[Action item]: Please rewrite the lines below with every "button" changed to "key" and nothing else altered, omitting the pictures from your answer.

[Data provided]:
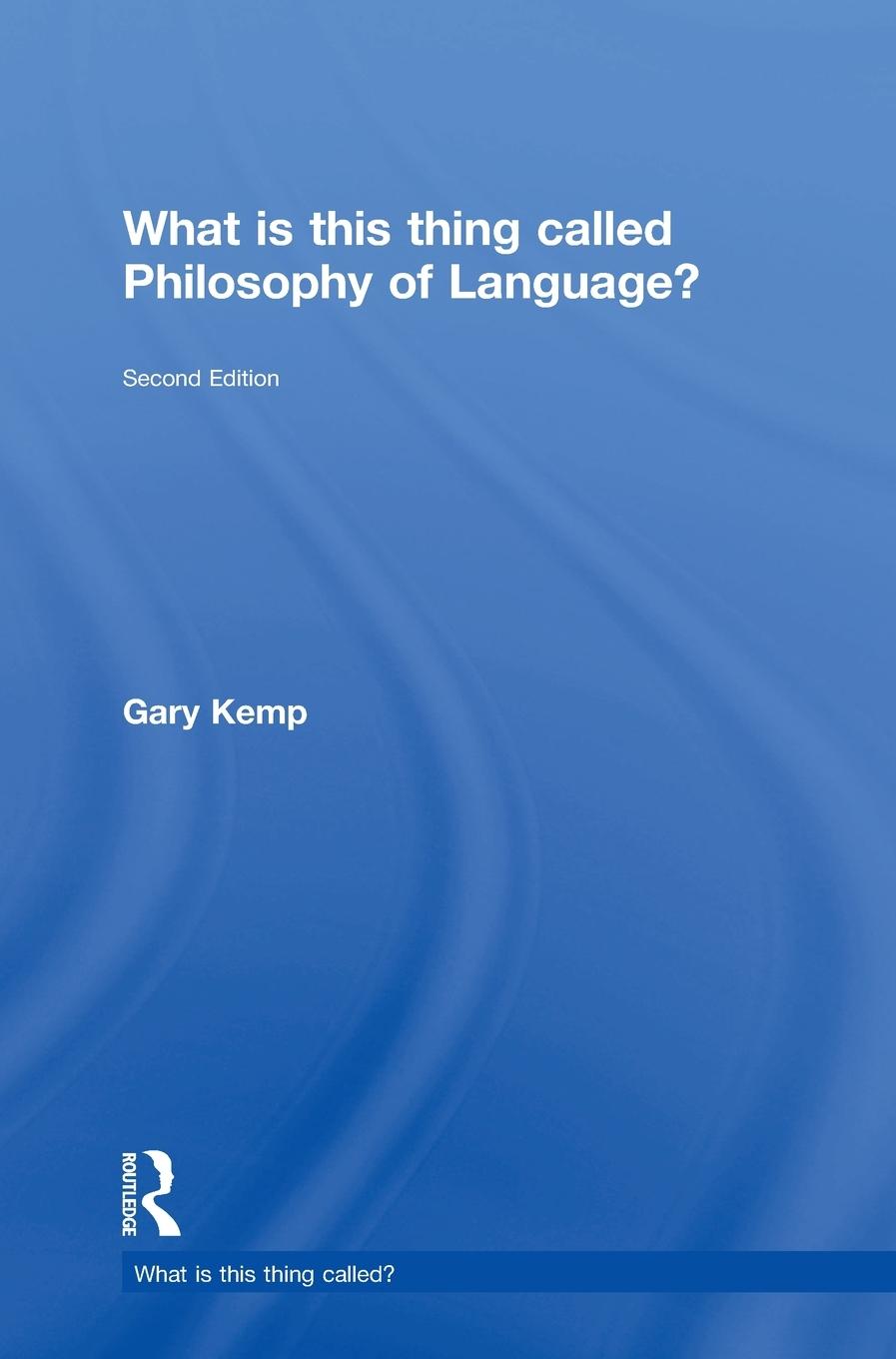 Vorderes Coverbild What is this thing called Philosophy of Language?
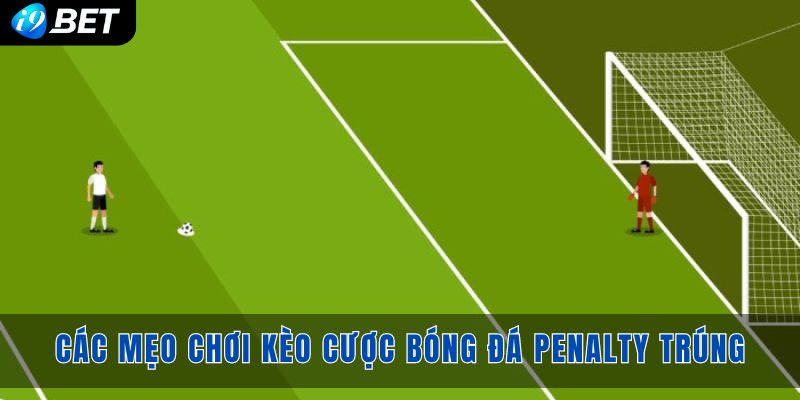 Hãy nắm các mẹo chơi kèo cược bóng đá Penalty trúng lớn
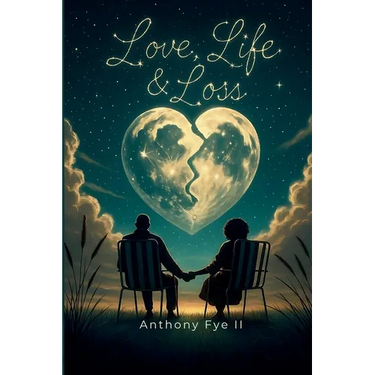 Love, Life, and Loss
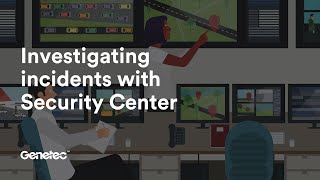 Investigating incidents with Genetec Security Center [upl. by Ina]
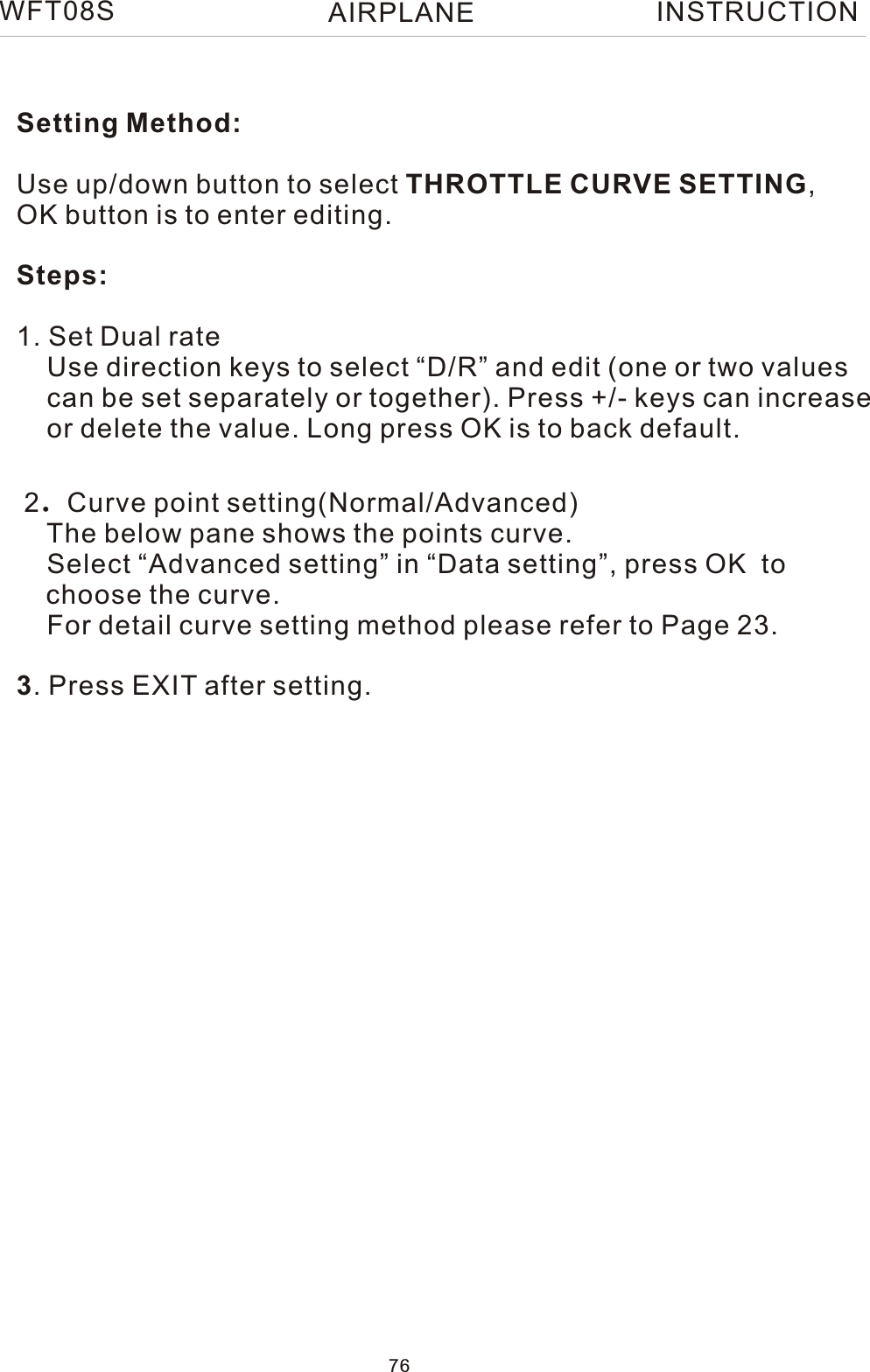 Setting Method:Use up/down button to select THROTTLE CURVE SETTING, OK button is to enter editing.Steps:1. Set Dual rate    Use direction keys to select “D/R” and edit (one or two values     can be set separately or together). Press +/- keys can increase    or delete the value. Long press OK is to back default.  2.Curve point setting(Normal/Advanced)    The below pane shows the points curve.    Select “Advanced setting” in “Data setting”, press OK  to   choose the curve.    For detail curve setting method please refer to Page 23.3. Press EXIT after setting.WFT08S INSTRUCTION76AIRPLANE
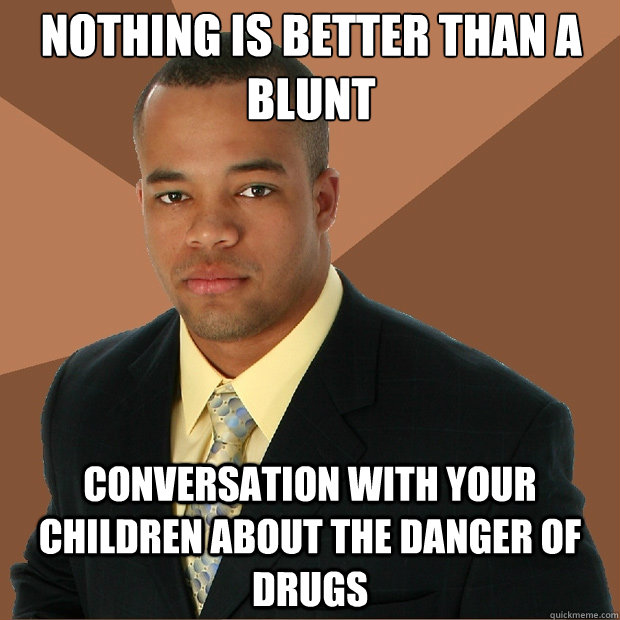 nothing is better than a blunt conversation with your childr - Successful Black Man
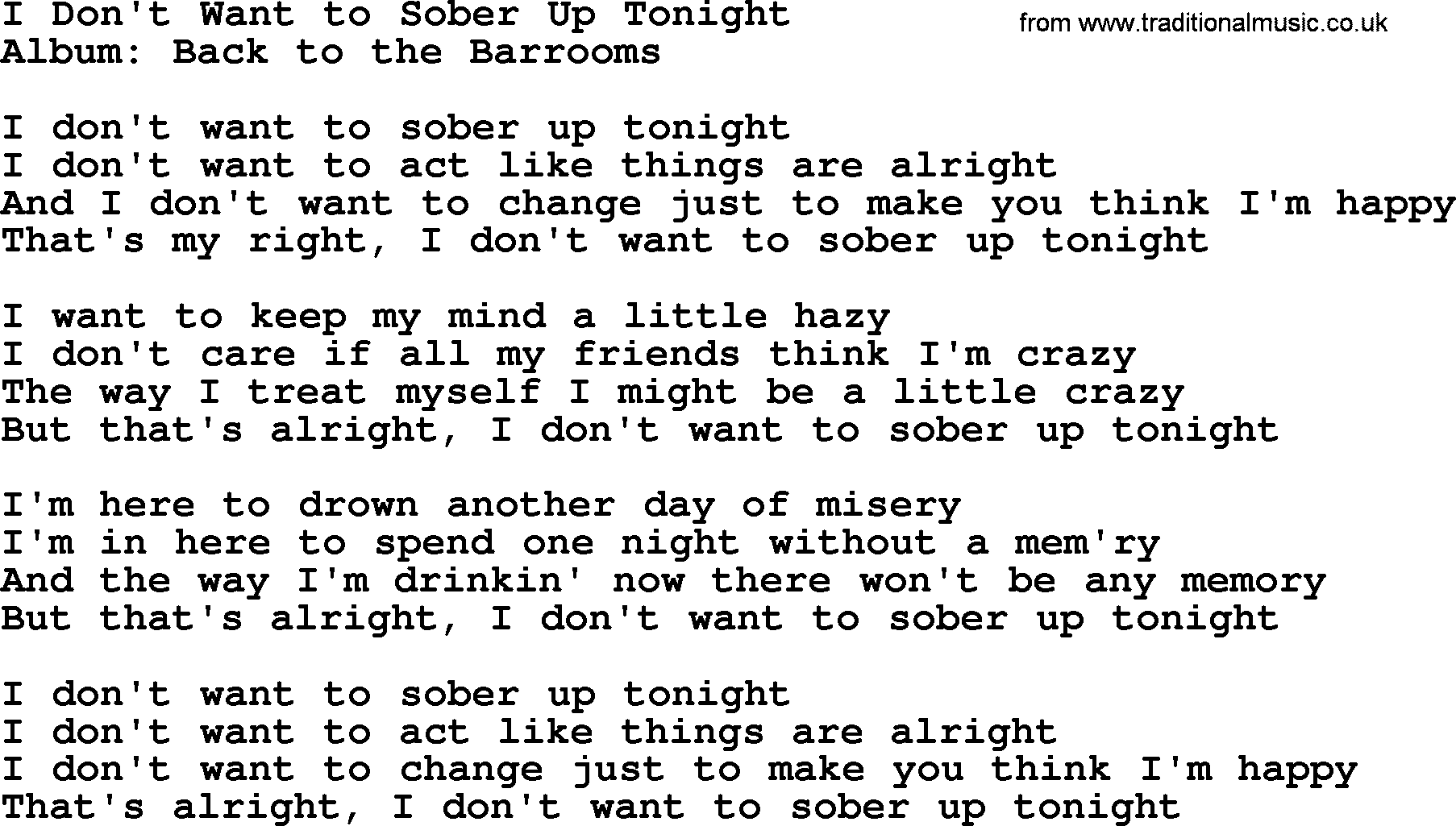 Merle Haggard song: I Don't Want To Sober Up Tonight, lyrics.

[Written response]:
 Vorderes Coverbild What is this thing called Philosophy of Language?
 Hãy nắm các mẹo chơi kèo cược bóng đá Penalty trúng lớn
 Love, Life, and Loss
 Investigating incidents with Genetec Security Center [upl. by Ina]
 Setting Method:Use up/down key to select THROTTLE CURVE SETTING, OK key is to enter editing.Steps:1. Set Dual rate    Use direction keys to select “D/R” and edit (one or two values     can be set separately or together). Press +/- keys can increase    or delete the value. Long press OK is to back default.  2.Curve point setting(Normal/Advanced)    The below pane shows the points curve.    Select “Advanced setting” in “Data setting”, press OK  to   choose the curve.    For detail curve setting method please refer to Page 23.3. Press EXIT after setting.WFT08S INSTRUCTION76AIRPLANE
 nothing is better than a blunt conversation with your childr - Successful Black Man
 Merle Haggard song: I Don't Want To Sober Up Tonight, lyrics.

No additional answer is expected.